Jetzt begann Salomon das dritte Mal die Fesseln zu hämmern, nachdem er die zweifachen Ketten wieder zusammengesetzt hatte. Als ein Metallring oder Kettenglied fertig wurde, sagte er "Amen" darauf, wurde das zweite, dritte, vierte Glied fertig, sagte er immer "Amen", bis das letzte Kettenglied fertig war, das er als das allerletzte Glied dem alten Bösen um den Hals vernietete. Auch dann sagte er, die letzten Hammerschläge schlagend, "Amen, Amen!" Kaum war Salomon mit seinem Amen-Sagen fertig geworden, als Christ-Gott selbst, an der Höllenschwelle stehend, zum dritten Mal rief: "Amen, auf ewig Amen!" Da fing der alte Böse an, in den Fesseln zu springen, wie ein Floh in einem leeren Futteral. Wohl zitterte der ganze Höllenpfuhl von seinem schrecklichen Zorn, und die Fesseln klirrten an seinem Hals so stark, als ob zwei weltgroße Kriegsheere gegeneinander mit blanken Schwertern kämpften, als er aber zuletzt von seinem schrecklichen Zorn ermüdet war, setzte er sich auf die Fesseln nieder und sagte zu Christ-Gott: "Sieh, ich werde auf diesem Kettenhaufen verhungern, wenn ich von hier nicht mehr irgendwohin herauskomme!" Darauf sagte Christus tröstend: "Verhungern wirst du nicht, ich will dich mit Vogelfleisch auf den Fesseln füttern!"

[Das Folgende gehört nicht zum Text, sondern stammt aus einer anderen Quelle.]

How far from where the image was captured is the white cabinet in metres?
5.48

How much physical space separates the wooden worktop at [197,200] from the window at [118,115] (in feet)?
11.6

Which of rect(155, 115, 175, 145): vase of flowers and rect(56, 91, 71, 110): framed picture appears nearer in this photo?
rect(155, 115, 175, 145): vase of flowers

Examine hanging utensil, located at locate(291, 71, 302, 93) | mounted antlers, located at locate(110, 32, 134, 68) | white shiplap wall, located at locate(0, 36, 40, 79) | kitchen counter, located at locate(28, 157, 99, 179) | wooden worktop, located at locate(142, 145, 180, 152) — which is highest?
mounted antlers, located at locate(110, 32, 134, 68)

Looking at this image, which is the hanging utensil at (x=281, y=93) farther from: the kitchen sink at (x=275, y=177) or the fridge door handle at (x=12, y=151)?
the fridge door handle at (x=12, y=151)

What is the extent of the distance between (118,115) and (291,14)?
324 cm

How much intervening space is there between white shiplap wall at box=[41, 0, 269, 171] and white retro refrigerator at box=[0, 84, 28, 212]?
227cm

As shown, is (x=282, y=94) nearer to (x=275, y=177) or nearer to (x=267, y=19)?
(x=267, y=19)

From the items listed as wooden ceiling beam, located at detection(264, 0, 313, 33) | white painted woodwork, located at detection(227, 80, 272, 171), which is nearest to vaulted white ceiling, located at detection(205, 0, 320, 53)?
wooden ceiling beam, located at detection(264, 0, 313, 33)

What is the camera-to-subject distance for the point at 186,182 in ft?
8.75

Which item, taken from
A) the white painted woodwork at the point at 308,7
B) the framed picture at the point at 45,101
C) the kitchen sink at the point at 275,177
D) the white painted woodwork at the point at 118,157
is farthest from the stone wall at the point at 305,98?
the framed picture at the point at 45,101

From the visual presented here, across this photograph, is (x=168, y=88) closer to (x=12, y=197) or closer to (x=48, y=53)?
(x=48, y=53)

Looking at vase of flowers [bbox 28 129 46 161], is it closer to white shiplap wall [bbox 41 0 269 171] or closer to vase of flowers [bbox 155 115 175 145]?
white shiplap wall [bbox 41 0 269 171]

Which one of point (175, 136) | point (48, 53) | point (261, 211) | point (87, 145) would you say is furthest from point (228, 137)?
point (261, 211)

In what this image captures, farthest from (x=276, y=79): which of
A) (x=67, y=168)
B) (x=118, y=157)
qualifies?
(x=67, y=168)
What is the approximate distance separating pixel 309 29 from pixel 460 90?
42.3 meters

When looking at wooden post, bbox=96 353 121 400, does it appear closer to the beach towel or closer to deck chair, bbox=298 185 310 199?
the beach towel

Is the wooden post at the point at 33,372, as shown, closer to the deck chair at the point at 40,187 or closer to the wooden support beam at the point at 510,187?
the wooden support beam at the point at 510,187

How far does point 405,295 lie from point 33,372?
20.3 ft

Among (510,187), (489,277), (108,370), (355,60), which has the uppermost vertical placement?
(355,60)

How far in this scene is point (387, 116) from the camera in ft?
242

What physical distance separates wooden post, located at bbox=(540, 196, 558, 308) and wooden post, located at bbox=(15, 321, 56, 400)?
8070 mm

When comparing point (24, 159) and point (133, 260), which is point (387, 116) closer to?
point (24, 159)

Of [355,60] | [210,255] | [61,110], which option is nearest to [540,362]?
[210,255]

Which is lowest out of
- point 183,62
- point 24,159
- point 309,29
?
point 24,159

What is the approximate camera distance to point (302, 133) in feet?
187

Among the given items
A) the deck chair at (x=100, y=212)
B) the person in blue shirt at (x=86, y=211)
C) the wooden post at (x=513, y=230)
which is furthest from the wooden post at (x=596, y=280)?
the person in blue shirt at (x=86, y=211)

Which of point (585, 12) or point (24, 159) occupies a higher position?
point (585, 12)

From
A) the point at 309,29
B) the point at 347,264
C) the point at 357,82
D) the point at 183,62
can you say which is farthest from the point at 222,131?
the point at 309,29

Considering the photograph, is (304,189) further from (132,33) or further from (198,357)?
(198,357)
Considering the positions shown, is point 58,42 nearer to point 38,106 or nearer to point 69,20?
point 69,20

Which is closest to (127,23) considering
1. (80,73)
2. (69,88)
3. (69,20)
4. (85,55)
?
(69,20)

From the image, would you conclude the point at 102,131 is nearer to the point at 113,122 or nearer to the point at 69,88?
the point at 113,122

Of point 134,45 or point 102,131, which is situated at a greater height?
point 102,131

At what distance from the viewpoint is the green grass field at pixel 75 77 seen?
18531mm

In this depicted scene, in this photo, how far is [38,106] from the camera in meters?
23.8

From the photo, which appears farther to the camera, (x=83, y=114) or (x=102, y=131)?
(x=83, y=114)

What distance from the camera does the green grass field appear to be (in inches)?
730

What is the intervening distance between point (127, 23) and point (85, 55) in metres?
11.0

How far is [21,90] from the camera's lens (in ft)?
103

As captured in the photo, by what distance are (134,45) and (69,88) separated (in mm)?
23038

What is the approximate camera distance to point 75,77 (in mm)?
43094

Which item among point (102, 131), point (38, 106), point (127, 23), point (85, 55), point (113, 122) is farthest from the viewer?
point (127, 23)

Danach kam Christus mit Salomon aus der Hölle heraus, beider Herzen voller Freude, daß der echte alte Böse mit den harten dreifachen Fesseln vernietet wurde. Aber Christ-Gott hielt auch sein Wort, das er ihm gegeben hatte: jedermann hat wohl selbst gesehen, wie manchmal eine große Menge von Raben, eine Masse von Krähen, Dohlen, Falken in großen Partien in die Hölle getrieben werden, um ihn zu füttern. Ebenso gehören ihm alle blindgeborenen Vogeljungen, die da krepieren, so daß es ihm an Vogelfleisch und -braten nicht mangelt.

So erzählen wir die Geschichte vom verständigen Salomon, der mit seiner List und Vernunft sogar den alten Bösen gefesselt hat.